Als ik het goed heb gehoord, komt er in het voorjaar van 2009 een nieuwe ronde. Nu hebt u twintig verenigingen en gemeenten aangeschreven, maar ik weet niet op basis van welke criteria dat gebeurde. Een aantal jaren geleden hebben wij al een aanvraag ingediend. De administratie liet toen weten dat we daarmee te vroeg waren, maar dat u indien een dergelijke procedure zou worden gestart, contact zou opnemen met ons. We vielen dus van de ene verbazing in de andere toen we plots vaststelden dat een procedure werd uitgevoerd en dat wij daar niet van op de hoogte waren gebracht.

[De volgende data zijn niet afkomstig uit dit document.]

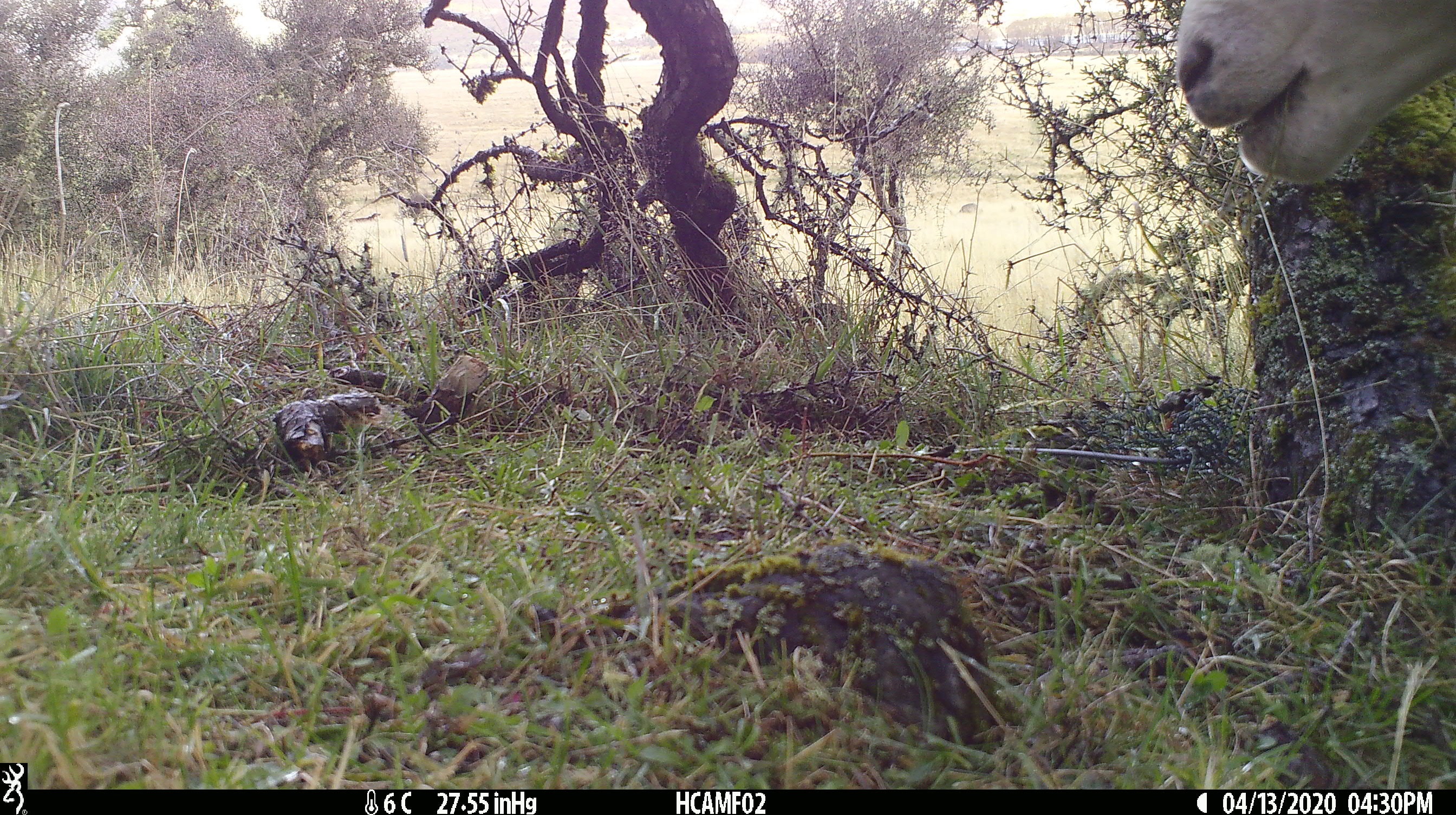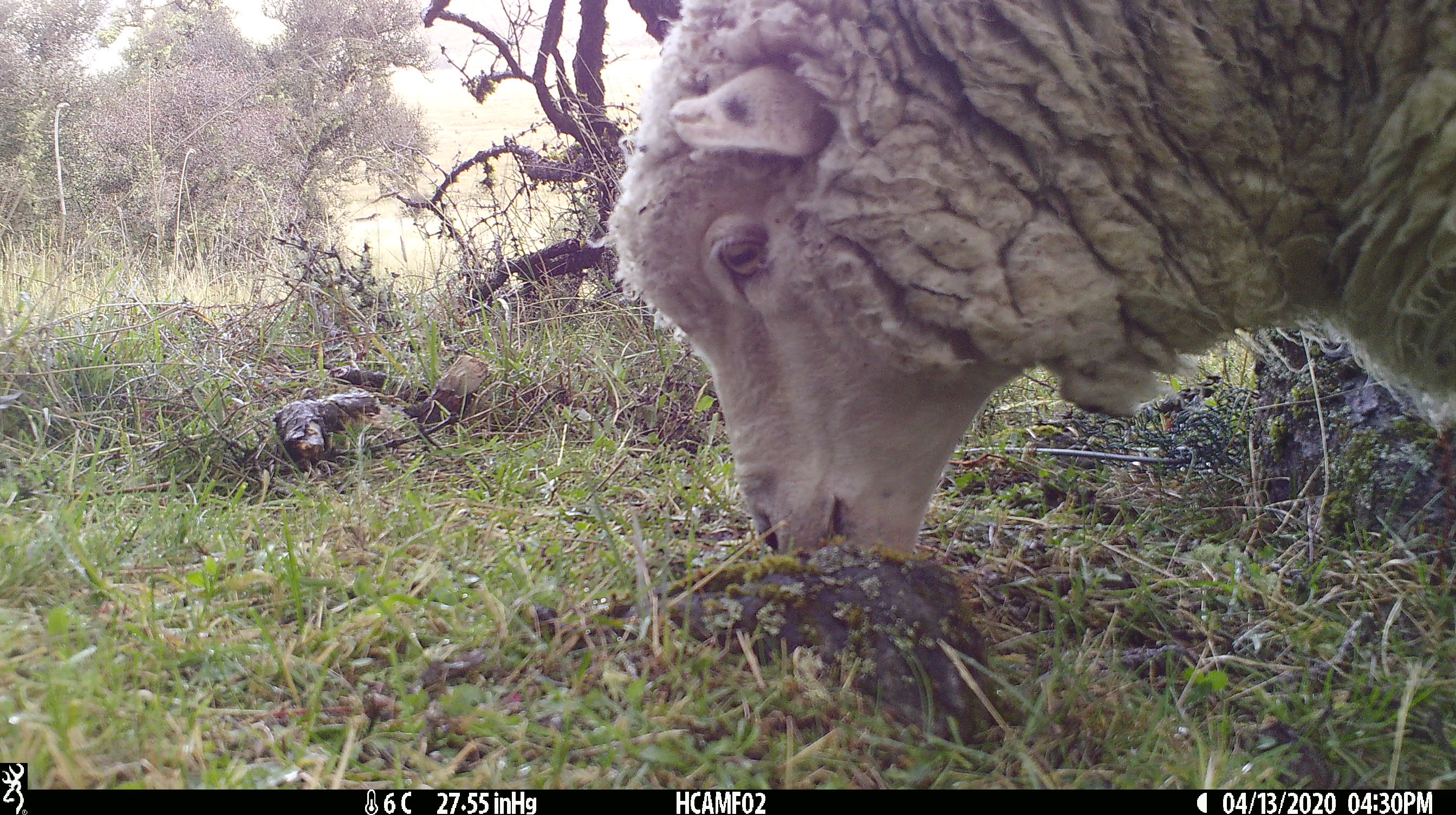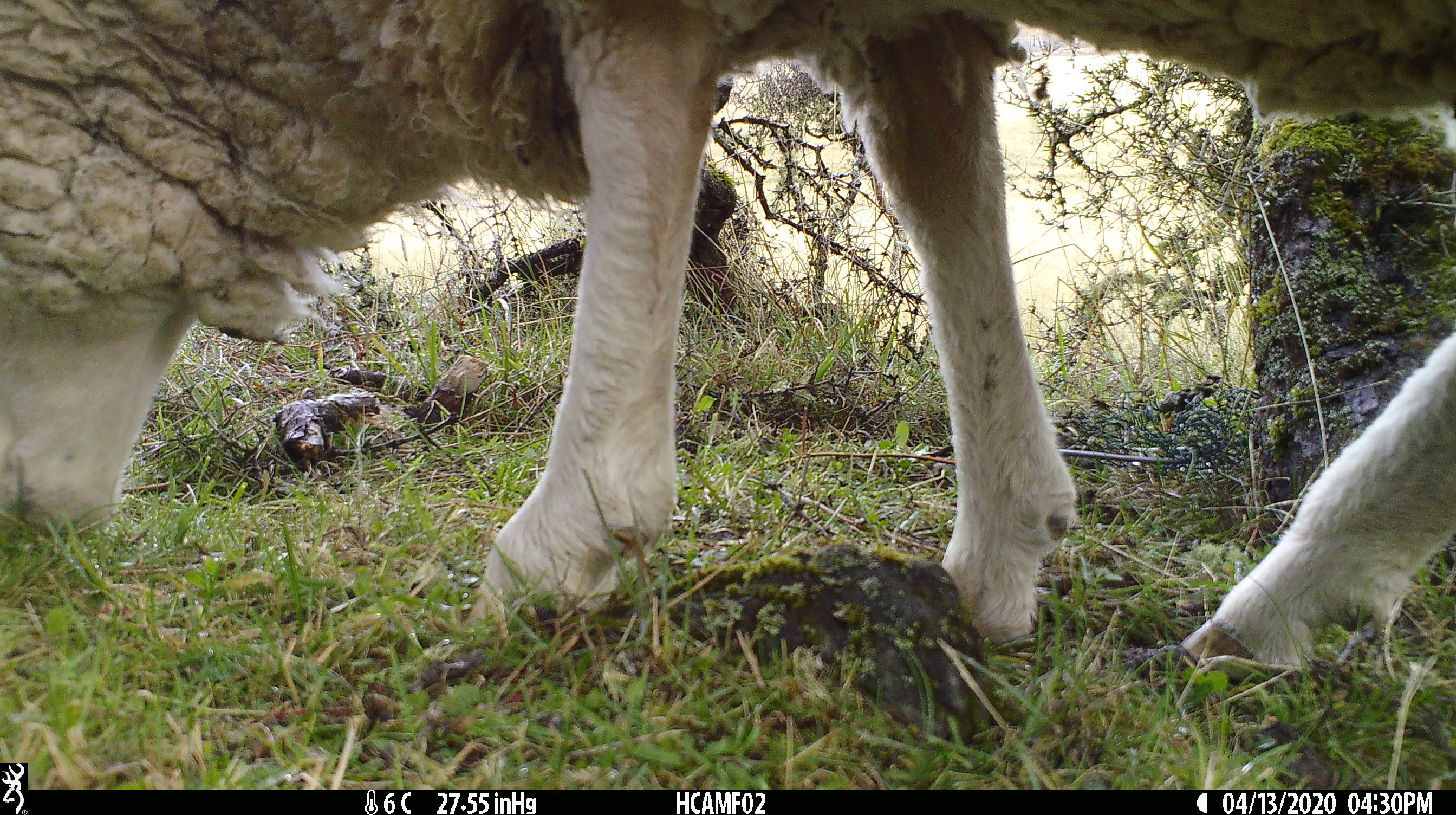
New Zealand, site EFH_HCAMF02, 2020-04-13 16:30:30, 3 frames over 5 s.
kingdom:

Ik wil u dit zeker vergeven, mijnheer de minister, en we zien de kandidaturenoproep van het voorjaar van 2009 hoopvol tegemoet. We zullen samen met uw administratie met veel plezier en met veel inzet proberen om er deel van uit te maken.
Minister Bert Anciaux: De selectie is gebeurd op basis van het voorstel van het agentschap. Ik bied mijn verontschuldigingen aan omdat de Boeteprocessie daarin niet werd vermeld.
De heer Jan Verfaillie: Mijnheer de minister, wie de kans krijgt om zich kandidaat te stellen en een negatief resultaat krijgt, heeft een negatief resultaat. Maar wie de kans niet krijgt, krijgt natuurlijk niet de mogelijk om goedgekeurd of om afgewezen te worden. In het voorjaar van 2009 zullen we zeker de nodige initiatieven nemen.
Minister Bert Anciaux: Dat is een goede zaak.
Als ik een dossier indien bij UNESCO en het is geen goed dossier, dan verliest men vier jaar, en daarom maakt de beoordelingscommissie een selectie.
De voorzitter: Het incident is gesloten.